GEO9900 – Chemical Processes in Soil and Ground Water
Schedule, syllabus and examination date
Changes in the course due to coronavirus
Autumn 2020 the exams of most courses at the MN Faculty will be conducted as digital home exams or oral exams, using the normal grading scale. The semester page for your course will be updated with any changes in the form of examination.
The main geochemical reactions controlling the chemical composition of soil and groundwater are treated in detail, including how these can be quantified and used in interpreting different processes affecting the water quality and simulated by geochemical transport modelling. Equilibrium and kinetics in water-mineral-gas systems are covered, with special emphasis on CO2 - carbonate reactions, mineral weathering, redox-reactions, ion exchange, sorption, and pollution of organic chemicals. An understanding of these processes and a corresponding quantification is required to predict the effect of contaminant spill and human influence. The course emphasizes computer modelling of geochemical reactions and transport of solutes in the soil- and groundwater, especially the interplay of unsaturated/saturated flow and geochemical reactions.
The purpose of the course is to give PhD candidates an understanding of the main chemical interaction processes among natural waters and the solid constituents of soils and aquifers, and not least how these processes can be quantified and simulated. It will present the theoretical basis for reactive transport and give the candidates practical skills in geochemical simulations.
Knowledge aims: After finishing the course, the candidate should
- be able to identify and define the major processes and reactions taking place in the soil- and groundwater systems
- be able to describe and quantify these processes separately and in concert
Level of skills: On completion, the student should be able to
- evaluate the main processes giving rise to the chemical composition of the soil- and groundwater systems
- calculate equilibrium concentrations of major species in pore water in contact with minerals and solid surfaces
- perform computer simulations of equilibrium and kinetic reactions of a wide range of water-rock systems.

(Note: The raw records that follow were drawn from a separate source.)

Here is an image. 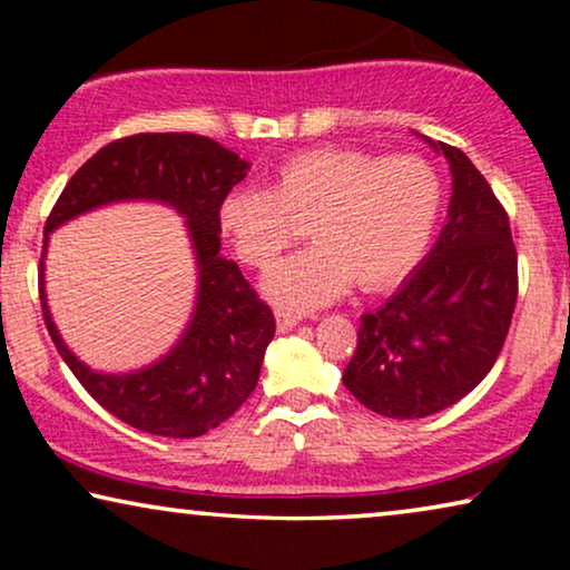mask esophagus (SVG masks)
Returning a JSON list of instances; mask_svg holds the SVG:
<instances>
[{"mask_svg": "<svg viewBox=\"0 0 570 570\" xmlns=\"http://www.w3.org/2000/svg\"><path fill=\"white\" fill-rule=\"evenodd\" d=\"M275 318H277V330H279V332H287V330H293V326L298 324L303 316L298 314V311L277 308V311H275Z\"/></svg>", "mask_w": 570, "mask_h": 570, "instance_id": "esophagus-1", "label": "esophagus"}]
</instances>
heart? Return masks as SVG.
I'll list each match as a JSON object with an SVG mask.
<instances>
[{"label": "heart", "mask_w": 570, "mask_h": 570, "mask_svg": "<svg viewBox=\"0 0 570 570\" xmlns=\"http://www.w3.org/2000/svg\"><path fill=\"white\" fill-rule=\"evenodd\" d=\"M441 209V174L425 158L318 147L287 158L272 189L230 191L220 220L254 269H267L308 223L316 244L277 264L264 291L285 306L314 308L353 279L368 293L402 283L423 262Z\"/></svg>", "instance_id": "b5f03b06"}]
</instances>
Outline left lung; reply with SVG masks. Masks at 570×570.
I'll use <instances>...</instances> for the list:
<instances>
[{
	"instance_id": "8db88e82",
	"label": "left lung",
	"mask_w": 570,
	"mask_h": 570,
	"mask_svg": "<svg viewBox=\"0 0 570 570\" xmlns=\"http://www.w3.org/2000/svg\"><path fill=\"white\" fill-rule=\"evenodd\" d=\"M454 191L449 220L415 275L373 314L342 373L350 394L384 417L446 410L501 355L519 295L509 213L474 163L446 142Z\"/></svg>"
}]
</instances>
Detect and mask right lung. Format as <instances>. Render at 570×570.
<instances>
[{
	"instance_id": "1",
	"label": "right lung",
	"mask_w": 570,
	"mask_h": 570,
	"mask_svg": "<svg viewBox=\"0 0 570 570\" xmlns=\"http://www.w3.org/2000/svg\"><path fill=\"white\" fill-rule=\"evenodd\" d=\"M248 163L215 139L166 131L114 139L92 155L59 194L43 233L121 199H155L178 209L189 223L199 267L194 318L170 353L137 373H96L61 342L43 295V256L38 295L43 322L59 355L100 407L153 435L197 439L228 420L254 392L264 350L275 337V314L240 275L236 262L220 256V207ZM43 236V254H46Z\"/></svg>"
}]
</instances>
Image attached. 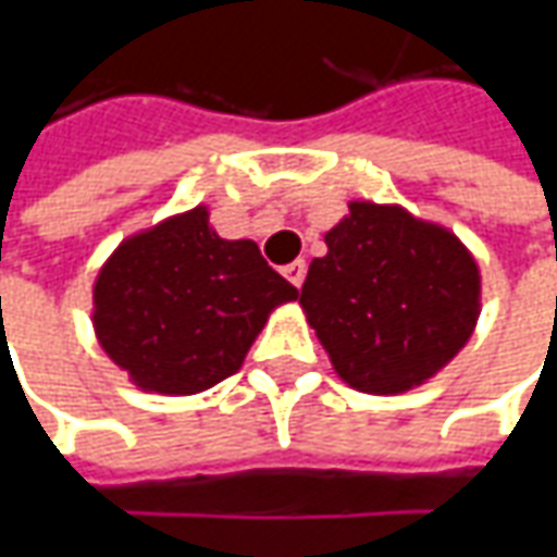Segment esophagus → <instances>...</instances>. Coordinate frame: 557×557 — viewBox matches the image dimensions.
<instances>
[{
    "mask_svg": "<svg viewBox=\"0 0 557 557\" xmlns=\"http://www.w3.org/2000/svg\"><path fill=\"white\" fill-rule=\"evenodd\" d=\"M282 272H285V278H288L294 288H300L304 278H307V260H294V263H288Z\"/></svg>",
    "mask_w": 557,
    "mask_h": 557,
    "instance_id": "obj_1",
    "label": "esophagus"
}]
</instances>
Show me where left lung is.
I'll return each mask as SVG.
<instances>
[{"mask_svg": "<svg viewBox=\"0 0 557 557\" xmlns=\"http://www.w3.org/2000/svg\"><path fill=\"white\" fill-rule=\"evenodd\" d=\"M325 245L300 307L354 391L394 396L421 387L474 334L481 269L449 228L399 203L350 201Z\"/></svg>", "mask_w": 557, "mask_h": 557, "instance_id": "left-lung-1", "label": "left lung"}]
</instances>
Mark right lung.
<instances>
[{
	"label": "right lung",
	"instance_id": "1",
	"mask_svg": "<svg viewBox=\"0 0 557 557\" xmlns=\"http://www.w3.org/2000/svg\"><path fill=\"white\" fill-rule=\"evenodd\" d=\"M297 288L253 242L220 238L207 207L129 235L92 285L101 350L148 394L188 396L245 362L269 312Z\"/></svg>",
	"mask_w": 557,
	"mask_h": 557
}]
</instances>
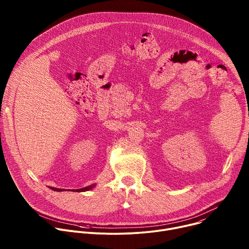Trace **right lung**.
Wrapping results in <instances>:
<instances>
[{
  "label": "right lung",
  "mask_w": 249,
  "mask_h": 249,
  "mask_svg": "<svg viewBox=\"0 0 249 249\" xmlns=\"http://www.w3.org/2000/svg\"><path fill=\"white\" fill-rule=\"evenodd\" d=\"M94 185H90V186H88V187H85V188H82V189H77V190H72V191H78V192H80V191H87V190H89V189H91L92 187H93ZM52 190H54V191H63L64 189H59V188H54V187H50Z\"/></svg>",
  "instance_id": "obj_1"
}]
</instances>
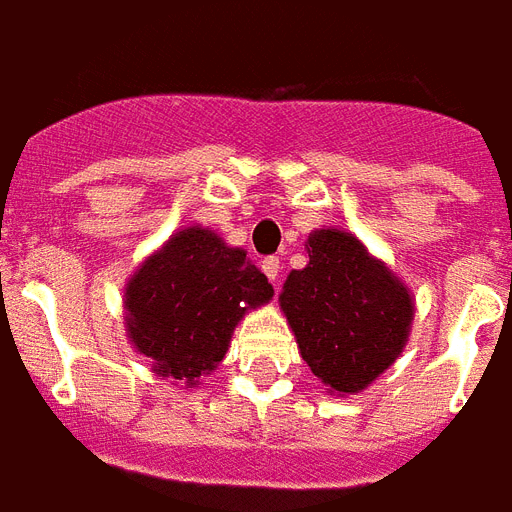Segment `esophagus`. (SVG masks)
<instances>
[{
    "label": "esophagus",
    "mask_w": 512,
    "mask_h": 512,
    "mask_svg": "<svg viewBox=\"0 0 512 512\" xmlns=\"http://www.w3.org/2000/svg\"><path fill=\"white\" fill-rule=\"evenodd\" d=\"M261 269H264V275L272 280V285H280V259L277 256H267V259L261 261Z\"/></svg>",
    "instance_id": "obj_1"
}]
</instances>
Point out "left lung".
<instances>
[{
	"instance_id": "1",
	"label": "left lung",
	"mask_w": 512,
	"mask_h": 512,
	"mask_svg": "<svg viewBox=\"0 0 512 512\" xmlns=\"http://www.w3.org/2000/svg\"><path fill=\"white\" fill-rule=\"evenodd\" d=\"M309 264L282 285L280 309L298 351L330 394H359L410 338V290L351 232L314 230Z\"/></svg>"
}]
</instances>
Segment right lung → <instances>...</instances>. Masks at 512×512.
Listing matches in <instances>:
<instances>
[{
	"mask_svg": "<svg viewBox=\"0 0 512 512\" xmlns=\"http://www.w3.org/2000/svg\"><path fill=\"white\" fill-rule=\"evenodd\" d=\"M275 296L269 280L206 227H187L147 256L124 290L126 335L153 372L198 386L227 354L248 309Z\"/></svg>",
	"mask_w": 512,
	"mask_h": 512,
	"instance_id": "right-lung-1",
	"label": "right lung"
}]
</instances>
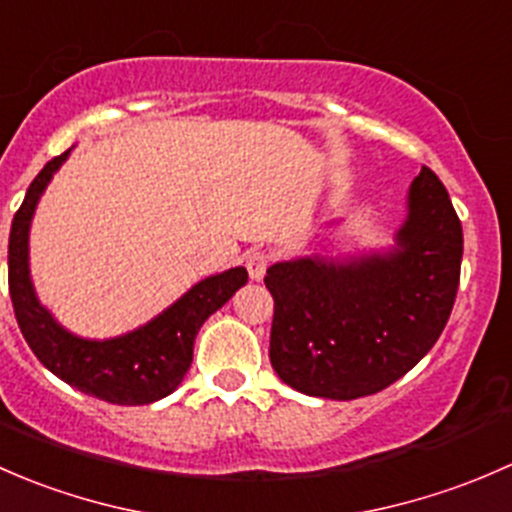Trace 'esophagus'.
Instances as JSON below:
<instances>
[{
    "label": "esophagus",
    "mask_w": 512,
    "mask_h": 512,
    "mask_svg": "<svg viewBox=\"0 0 512 512\" xmlns=\"http://www.w3.org/2000/svg\"><path fill=\"white\" fill-rule=\"evenodd\" d=\"M268 261H271V256L263 254V251H254V254L246 256V271H249L251 281H261L266 276Z\"/></svg>",
    "instance_id": "34e87169"
}]
</instances>
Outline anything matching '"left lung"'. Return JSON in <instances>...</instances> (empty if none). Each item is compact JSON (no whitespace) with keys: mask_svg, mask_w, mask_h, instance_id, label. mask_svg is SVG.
<instances>
[{"mask_svg":"<svg viewBox=\"0 0 512 512\" xmlns=\"http://www.w3.org/2000/svg\"><path fill=\"white\" fill-rule=\"evenodd\" d=\"M463 229L441 179L421 167L389 249L310 254L268 268L271 365L308 397L382 392L439 340L458 291Z\"/></svg>","mask_w":512,"mask_h":512,"instance_id":"8db88e82","label":"left lung"}]
</instances>
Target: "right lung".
Instances as JSON below:
<instances>
[{"label": "right lung", "mask_w": 512, "mask_h": 512, "mask_svg": "<svg viewBox=\"0 0 512 512\" xmlns=\"http://www.w3.org/2000/svg\"><path fill=\"white\" fill-rule=\"evenodd\" d=\"M73 150V147H71ZM71 150L46 162L26 189L9 234V295L21 335L41 365L83 394L123 407L152 404L182 384L192 365L194 337L246 281L244 266L214 273L194 283L182 298L140 328L118 337H81L63 328L36 295L29 268V231L41 194Z\"/></svg>", "instance_id": "add662e5"}]
</instances>
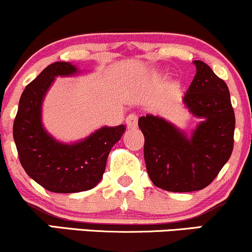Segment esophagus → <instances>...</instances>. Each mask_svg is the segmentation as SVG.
Wrapping results in <instances>:
<instances>
[{
    "label": "esophagus",
    "mask_w": 252,
    "mask_h": 252,
    "mask_svg": "<svg viewBox=\"0 0 252 252\" xmlns=\"http://www.w3.org/2000/svg\"><path fill=\"white\" fill-rule=\"evenodd\" d=\"M126 125L128 128H135L138 126V115L132 113L126 118Z\"/></svg>",
    "instance_id": "obj_1"
}]
</instances>
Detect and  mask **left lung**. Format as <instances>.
I'll return each instance as SVG.
<instances>
[{
  "label": "left lung",
  "mask_w": 252,
  "mask_h": 252,
  "mask_svg": "<svg viewBox=\"0 0 252 252\" xmlns=\"http://www.w3.org/2000/svg\"><path fill=\"white\" fill-rule=\"evenodd\" d=\"M183 102L194 117L202 119L190 137L163 118L140 117L144 158L150 180L158 188L175 193L207 187L233 150L236 119L230 92L221 78L201 61Z\"/></svg>",
  "instance_id": "8db88e82"
}]
</instances>
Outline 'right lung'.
<instances>
[{
	"label": "right lung",
	"instance_id": "obj_1",
	"mask_svg": "<svg viewBox=\"0 0 252 252\" xmlns=\"http://www.w3.org/2000/svg\"><path fill=\"white\" fill-rule=\"evenodd\" d=\"M77 67L56 62L25 88L13 126L19 159L28 176L53 193H78L94 188L103 176L107 157L126 127L103 126L72 144L56 140L41 123L45 94L57 76H71Z\"/></svg>",
	"mask_w": 252,
	"mask_h": 252
}]
</instances>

- perform advanced computer simulations of a variety of reactive transport cases
Admission to the course
PhD candidates from the University of Oslo should apply for classes and register for examinations through Studentweb.
If a course has limited intake capacity, priority will be given to PhD candidates who follow an individual education plan where this particular course is included. Some national researchers’ schools may have specific rules for ranking applicants for courses with limited intake capacity.
PhD candidates who have been admitted to another higher education institution must apply for a position as a visiting student within a given deadline.
Formal prerequisite knowledge
Basic training in chemistry:
- KJM1002 – Introduction to Chemistry / KJM1100 – General chemistry (continued) / KJM1001 – Introduction to chemistry (continued) / KJM1000 – Introduction to chemistry (discontinued) or similar knowledge.
Recommended previous knowledge
Knowledge in physical chemistry / chemical thermodynamics in addition to general knowledge in chemistry, physics and geosciences.
Intensive class over three weeks in the spring semester. There is an introductory part separated from the core instruction period. There are regular class-room teaching and computer exercises. There is a mandatory literature case study to be presented in class, mandatory homework problems to be handed in and an individual modelling project report to be submitted.
Attendance at the first lecture is compulsory. Students who fail to meet are considered to have withdrawn from the course unless they have previously given notice to the Student administration (firstname.lastname@example.org).
We reserve the right to change the teaching form and examination of the course in semesters where 5 or fewer students have been admitted.
- The literature case study, homework problems and modelling report must be approved prior to the final exam.
- The individual project report counts 50% towards the final grade.
- The final exam counts 50% towards the final grade.
- The final exam is oral or written depending on the number for students registered on the course.
- Both the individual project report and the final exam must be passed separately in order to pass the course.
It is possible to take the exam up to 3 times. If you withdraw from the exam after the deadline or during the exam, this will be counted as an examination attempt.
It will also be counted as 1 of the 3 attempts to sit the exam for this course if you sit the exam for one of the following courses:
Examination support material
No examination support material is allowed.
Grades are awarded on a pass/fail scale. Read more about the grading system.
Resit an examination
Students who can document a valid reason for absence from the regular examination are offered a postponed examination at the beginning of the next semester.
Re-scheduled examinations are not offered to students who withdraw during, or did not pass the original examination.